*** Opening Document excerpt ***

After hearing that I’ve been here for five years, Koreans often ask me what it is that I miss most about the USA. My family? My friends? My house? My mother tongue? The food? All good guesses, and I’d hate to try to say which one sits at the top of my list. But there’s something else that nobody ever seems to consider: being able to give back to my society as much as I take from it. In a word, responsibility.
It’s nearly impossible for foreigners here to take an active role in standing up for our beliefs, in working to make the city we live in a better place. I’ve heard about and met so many people who were vegetarians, foodies, activists, or volunteers back home, who have been reduced to earner/consumers, not through any particular fault of their own, but simply because it’s so difficult to be anything else here. We can’t vote, and even if we could, how would we have any idea who to vote for? We don’t have the freedom to remodel our homes to make them more energy efficient. We have a tough time searching out and participating in meaningful volunteer opportunities. And, even at our schools and hagwons, where we all see a million things we’d like to fix, we’re often next to powerless. It almost seems like the best we can hope to do is take shorter showers and turn off the lights when we leave the room.
There is one thing we can do, though, that’s just as easy here as it was back home, one instance in which it doesn’t matter that you look and speak different from just about everyone else. I’m talking about shopping. If you’re one of those who have decided to put their idealism on hold, I want to let you know that there’s no need to do so. Your cash here is just as good as anyone else’s, and there are tons of ways to put it to good use.
Personally, I’m into food. Food is at the nexus of so many crucial issues, from environmental degradation to women’s rights, from individual health to social justice, from the slow death of rural communities to the explosion of cities and the expansion of corporations. Name a social or political problem – I guarantee you that someway, somehow, food links in. And, because we all eat three or more times a day, we have thousands of opportunities a year to make our dollars (yeah, ok, not dollars, but whatever) count.
One of the single best things you can do for your health, for society’s, and for the planet’s, is to support local, organic farmers as much as possible. This cuts down on fertilizer in the water, reduces the amount of pesticide in your food, decreases the amount of fossil fuel used to bring your food to your plate, tends to keep farms small and diversified, and leaves all the plants and animals involved – including us! – safer and stronger.

*** Closing Document excerpt ***

(Work request 1):
Return, word for word, the stretch of the essay on giving back as a foreigner in Korea from "There is one" through "to good use.".
(Work request 2):
Resume the essay on giving back as a foreigner in Korea, starting right after its final sentence.

*** Opening Entries supplied ***

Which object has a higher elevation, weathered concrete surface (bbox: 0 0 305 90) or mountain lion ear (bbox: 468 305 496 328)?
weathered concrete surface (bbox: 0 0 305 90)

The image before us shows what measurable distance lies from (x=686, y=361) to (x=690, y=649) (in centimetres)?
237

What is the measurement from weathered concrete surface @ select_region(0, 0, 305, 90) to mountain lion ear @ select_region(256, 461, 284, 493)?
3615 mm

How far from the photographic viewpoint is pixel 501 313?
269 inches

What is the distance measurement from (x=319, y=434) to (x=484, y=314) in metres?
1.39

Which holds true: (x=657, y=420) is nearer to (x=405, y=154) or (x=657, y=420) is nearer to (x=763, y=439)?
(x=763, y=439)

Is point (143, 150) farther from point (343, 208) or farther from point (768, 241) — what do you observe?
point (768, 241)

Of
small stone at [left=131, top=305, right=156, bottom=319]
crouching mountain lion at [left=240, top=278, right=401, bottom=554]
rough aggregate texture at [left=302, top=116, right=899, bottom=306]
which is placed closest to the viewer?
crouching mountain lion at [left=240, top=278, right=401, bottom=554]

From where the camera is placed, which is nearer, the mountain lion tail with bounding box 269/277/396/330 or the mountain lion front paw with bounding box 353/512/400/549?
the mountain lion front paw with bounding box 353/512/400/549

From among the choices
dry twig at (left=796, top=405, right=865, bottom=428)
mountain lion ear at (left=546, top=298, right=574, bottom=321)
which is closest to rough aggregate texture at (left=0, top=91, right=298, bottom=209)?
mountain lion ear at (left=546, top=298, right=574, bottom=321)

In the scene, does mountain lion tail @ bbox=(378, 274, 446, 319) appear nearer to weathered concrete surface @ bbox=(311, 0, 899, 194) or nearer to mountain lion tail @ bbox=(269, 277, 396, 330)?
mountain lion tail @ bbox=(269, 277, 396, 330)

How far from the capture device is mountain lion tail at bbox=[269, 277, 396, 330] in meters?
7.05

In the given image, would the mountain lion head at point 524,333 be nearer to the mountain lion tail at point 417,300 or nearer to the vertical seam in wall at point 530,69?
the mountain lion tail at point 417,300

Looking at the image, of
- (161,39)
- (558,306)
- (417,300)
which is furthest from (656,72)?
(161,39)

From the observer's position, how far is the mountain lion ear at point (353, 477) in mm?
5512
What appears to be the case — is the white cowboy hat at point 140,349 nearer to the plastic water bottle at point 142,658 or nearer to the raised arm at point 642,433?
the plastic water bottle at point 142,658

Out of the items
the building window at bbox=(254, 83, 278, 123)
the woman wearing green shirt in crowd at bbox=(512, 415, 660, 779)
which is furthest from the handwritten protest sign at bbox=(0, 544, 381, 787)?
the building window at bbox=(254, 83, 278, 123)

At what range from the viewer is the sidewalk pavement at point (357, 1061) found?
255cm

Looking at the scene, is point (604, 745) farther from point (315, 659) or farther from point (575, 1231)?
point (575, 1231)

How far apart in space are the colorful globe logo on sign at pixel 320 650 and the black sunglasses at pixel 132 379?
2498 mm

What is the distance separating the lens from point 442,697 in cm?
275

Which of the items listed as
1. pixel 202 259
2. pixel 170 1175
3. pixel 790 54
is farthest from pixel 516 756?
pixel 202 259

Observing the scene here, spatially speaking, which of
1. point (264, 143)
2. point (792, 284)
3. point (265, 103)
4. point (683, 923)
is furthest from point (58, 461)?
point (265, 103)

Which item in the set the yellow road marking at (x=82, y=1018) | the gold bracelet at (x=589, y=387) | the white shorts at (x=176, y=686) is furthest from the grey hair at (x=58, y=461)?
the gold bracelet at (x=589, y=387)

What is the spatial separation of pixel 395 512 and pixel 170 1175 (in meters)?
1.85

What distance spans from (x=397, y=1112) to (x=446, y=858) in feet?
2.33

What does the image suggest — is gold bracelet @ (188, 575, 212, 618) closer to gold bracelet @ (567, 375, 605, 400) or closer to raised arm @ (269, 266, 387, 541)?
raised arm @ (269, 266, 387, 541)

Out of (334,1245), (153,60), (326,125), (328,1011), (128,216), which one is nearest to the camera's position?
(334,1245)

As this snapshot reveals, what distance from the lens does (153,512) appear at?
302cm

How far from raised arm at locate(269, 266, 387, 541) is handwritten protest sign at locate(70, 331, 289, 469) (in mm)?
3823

*** Closing Entries supplied ***

(Task output 1):
There is one thing we can do, though, that’s just as easy here as it was back home, one instance in which it doesn’t matter that you look and speak different from just about everyone else. I’m talking about shopping. If you’re one of those who have decided to put their idealism on hold, I want to let you know that there’s no need to do so. Your cash here is just as good as anyone else’s, and there are tons of ways to put it to good use.

(Task output 2):
Or, at least, so one hopes. It all depends on what the word “organic” means. I thought I pretty much knew the answer, but in order to get a little more clarity, I decided to talk to someone a bit more informed. So, on a recent trip to Sweet Persimmon Village in Changwon, Gyeongsangbukdo, where I occasionally volunteer by picking persimmons or teaching kids how to sow and harvest potatoes and rice, I sat down for a chat with Mr. Gang Chang-guk (강창국). Mr. Gang’s family has been farming persimmons for several generations, and Mr. Gang himself graduated with an MS in Agricultural Science from Seoul National University. He has been studying and experimenting with organic agriculture for years, and his farm produces persimmons at each level of certification, in addition to rice, watermelons, strawberries, and all the food that he and his family need for the year. He pulled out a bunch of documents and we went through them together. Here’s what I learned:
Various public and private groups are authorized to grant certifications to farmers; no matter which one the farmer chooses to go through, though, all certifications in Korea share some basic ground rules, laid out by the National Agricultural Products Management Service (NAQS). First of all, farmers who apply for certifications of any type have to be willing to open their farm to inspectors at any time, and have to have produce samples inspected before sale. Second, they must only use government-approved varieties of low-impact fertilizers and pesticides, always keeping on hand detailed information about which and how much. Third, they have to keep detailed records of their yields and who they sell their produce to. Fourth, they must demonstrate a constant yearly decline in the amount of pollutants in the soil and water at their farms. Fifth, they may not make use of any GMO seeds. Finally, there are some other non-binding standards that farmers are expected to work towards. They are encouraged to rotate crops, to plant beans and clover to restore the health of the soil, to refrain from treating their products with x-rays, and to take care with their own natural fertilizers and pesticides so as not to disturb farmers nearby. All of these rules make for healthy soil, plants, animals, people, and communities.
The lowest-level certification is “저농약농산물.” Jeo is Chinese for low, while nong, yak, nong, san, and mul mean “farm,” “medicine/poison,” “farm,” “production,” and “stuff,” respectively. Produce carrying this Low-Pesticide Produce certification
- has been grown with less than half the chemical fertilizer used on standard farms
- has been sprayed with pesticide less than half as frequently as standard produce (at regulated doses)
- has been grown without weedkiller; pesticide is applied only to the produce itself
- has had its final pesticide treatment more than twice as far away from the harvest dates as the minimum required by law.
무농약농산물,” where Mu means “none.” Produce bearing this Pesticide-Free Produce certification
- meets or exceeds all the criteria for the Low-Pesticide Produce certification
- has been grown without any chemical pesticides at all
- has been grown with less than one third the chemical fertilizer of standard produce
This certification, when applied to animals, is called “무항생제축산물,” where Hang means “combat,” saeng means “life,” je means “drug”, and chuk means “animal.” Meat, eggs, and dairy with this certification come from animals that have been given feed without added antibiotics or antimicrobials.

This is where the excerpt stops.